Kiedy ratownicy przywrócili czynności życiowe dziecku, zapadła decyzja o konieczności przewiezienia chłopca do szpitala specjalistycznego w Poznaniu. Szybszego niż lotniczy transportu nie ma.
Koordynujący akcję dyspozytor Centrum Powiadamiania Ratunkowego w Kaliszu zadysponował helikopter LPR-u. Kiedy maszyna leciała do Jarocina, karetka z nastolatkiem w ciężkim stanie udała się na lądowisko szpitalne przy drodze do Słupi.
Odtąd dzieją się rzeczy, które dla rodziny i postronnych obserwatorów, są nie do końca zrozumiałe. A to rodzi pytania - dlaczego pilot helikoptera zamiast na lądowisku, którego budowa kosztowało ponad 800 tys. zł usiadł na polu ornym. I czy na jego decyzję miało wpływ to, że płyta była zaśnieżona?

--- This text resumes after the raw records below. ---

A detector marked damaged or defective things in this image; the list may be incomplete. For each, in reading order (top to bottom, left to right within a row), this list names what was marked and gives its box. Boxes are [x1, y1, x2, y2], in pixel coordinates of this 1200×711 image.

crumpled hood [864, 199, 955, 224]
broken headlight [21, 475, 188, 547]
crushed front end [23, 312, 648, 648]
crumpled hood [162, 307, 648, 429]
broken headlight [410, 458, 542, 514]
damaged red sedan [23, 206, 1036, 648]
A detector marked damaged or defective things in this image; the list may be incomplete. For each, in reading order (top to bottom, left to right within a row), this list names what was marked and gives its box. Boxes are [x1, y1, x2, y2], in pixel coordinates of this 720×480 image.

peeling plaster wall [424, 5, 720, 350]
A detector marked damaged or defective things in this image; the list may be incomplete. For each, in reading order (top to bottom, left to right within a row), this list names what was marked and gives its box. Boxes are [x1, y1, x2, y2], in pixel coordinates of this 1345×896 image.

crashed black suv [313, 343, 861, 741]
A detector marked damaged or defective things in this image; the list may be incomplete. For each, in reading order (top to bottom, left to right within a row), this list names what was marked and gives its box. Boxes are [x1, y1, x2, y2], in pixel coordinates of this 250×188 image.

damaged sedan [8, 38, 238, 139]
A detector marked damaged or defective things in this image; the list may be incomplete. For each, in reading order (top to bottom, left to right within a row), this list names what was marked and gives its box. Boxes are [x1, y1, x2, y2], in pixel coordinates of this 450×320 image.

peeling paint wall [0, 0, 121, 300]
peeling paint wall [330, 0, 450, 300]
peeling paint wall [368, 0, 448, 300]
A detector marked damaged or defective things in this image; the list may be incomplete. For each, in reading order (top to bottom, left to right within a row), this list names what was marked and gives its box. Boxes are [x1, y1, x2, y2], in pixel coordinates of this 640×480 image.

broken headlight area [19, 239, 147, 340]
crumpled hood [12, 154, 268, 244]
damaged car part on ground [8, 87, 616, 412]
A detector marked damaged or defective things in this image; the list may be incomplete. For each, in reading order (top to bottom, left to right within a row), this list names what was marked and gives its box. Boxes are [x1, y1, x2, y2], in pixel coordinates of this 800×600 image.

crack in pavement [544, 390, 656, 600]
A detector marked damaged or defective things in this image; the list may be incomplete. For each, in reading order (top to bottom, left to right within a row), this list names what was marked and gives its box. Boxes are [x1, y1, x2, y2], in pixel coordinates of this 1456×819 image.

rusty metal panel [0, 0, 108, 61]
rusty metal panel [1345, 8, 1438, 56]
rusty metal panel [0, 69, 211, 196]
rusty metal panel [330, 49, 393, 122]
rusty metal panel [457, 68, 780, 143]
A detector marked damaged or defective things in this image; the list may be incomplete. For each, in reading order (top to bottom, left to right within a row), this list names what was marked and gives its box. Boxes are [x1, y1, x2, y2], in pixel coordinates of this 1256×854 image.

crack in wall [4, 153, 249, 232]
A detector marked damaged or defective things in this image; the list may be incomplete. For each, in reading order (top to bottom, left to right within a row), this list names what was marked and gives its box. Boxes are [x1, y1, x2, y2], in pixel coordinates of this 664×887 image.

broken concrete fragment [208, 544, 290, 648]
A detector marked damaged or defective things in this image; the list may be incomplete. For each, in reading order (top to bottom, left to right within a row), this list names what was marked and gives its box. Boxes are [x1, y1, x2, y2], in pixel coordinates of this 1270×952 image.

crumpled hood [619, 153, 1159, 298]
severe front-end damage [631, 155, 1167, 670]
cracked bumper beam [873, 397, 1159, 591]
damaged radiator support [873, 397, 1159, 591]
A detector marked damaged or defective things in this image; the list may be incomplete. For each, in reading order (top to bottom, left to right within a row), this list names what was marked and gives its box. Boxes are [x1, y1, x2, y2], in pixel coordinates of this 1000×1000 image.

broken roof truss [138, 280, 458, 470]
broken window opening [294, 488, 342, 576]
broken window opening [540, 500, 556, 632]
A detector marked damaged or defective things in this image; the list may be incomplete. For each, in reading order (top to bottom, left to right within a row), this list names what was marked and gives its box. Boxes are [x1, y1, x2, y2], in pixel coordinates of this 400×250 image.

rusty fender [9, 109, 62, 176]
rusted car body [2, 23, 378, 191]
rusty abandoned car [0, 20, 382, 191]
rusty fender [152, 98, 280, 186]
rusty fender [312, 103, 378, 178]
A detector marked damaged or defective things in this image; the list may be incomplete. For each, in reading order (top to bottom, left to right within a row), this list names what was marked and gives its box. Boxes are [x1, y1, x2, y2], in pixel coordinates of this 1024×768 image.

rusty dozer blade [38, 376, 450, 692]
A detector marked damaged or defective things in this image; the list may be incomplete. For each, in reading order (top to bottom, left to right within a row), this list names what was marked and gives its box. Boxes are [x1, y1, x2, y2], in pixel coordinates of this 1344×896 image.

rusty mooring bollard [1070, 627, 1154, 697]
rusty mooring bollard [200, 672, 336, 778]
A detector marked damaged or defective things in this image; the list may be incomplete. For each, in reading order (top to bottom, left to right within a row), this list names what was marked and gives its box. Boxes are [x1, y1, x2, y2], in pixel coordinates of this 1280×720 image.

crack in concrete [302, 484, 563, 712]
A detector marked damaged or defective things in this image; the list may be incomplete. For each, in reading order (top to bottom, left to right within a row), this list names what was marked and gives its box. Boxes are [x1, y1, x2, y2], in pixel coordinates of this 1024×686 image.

Skoro był to lot ratunkowy HEMS, jak tłumaczy rzecznik LPR - nie wymagający korzystania z lądowiska, w którym pilot wybiera miejsce najbliższe zdarzeniu - dlaczego wezwano straż pożarną do zabezpieczenia? I wreszcie czy miało znaczenie, że było to pierwsze zdarzenie na terenie naszego powiatu w którym wykorzystano śmigłowiec?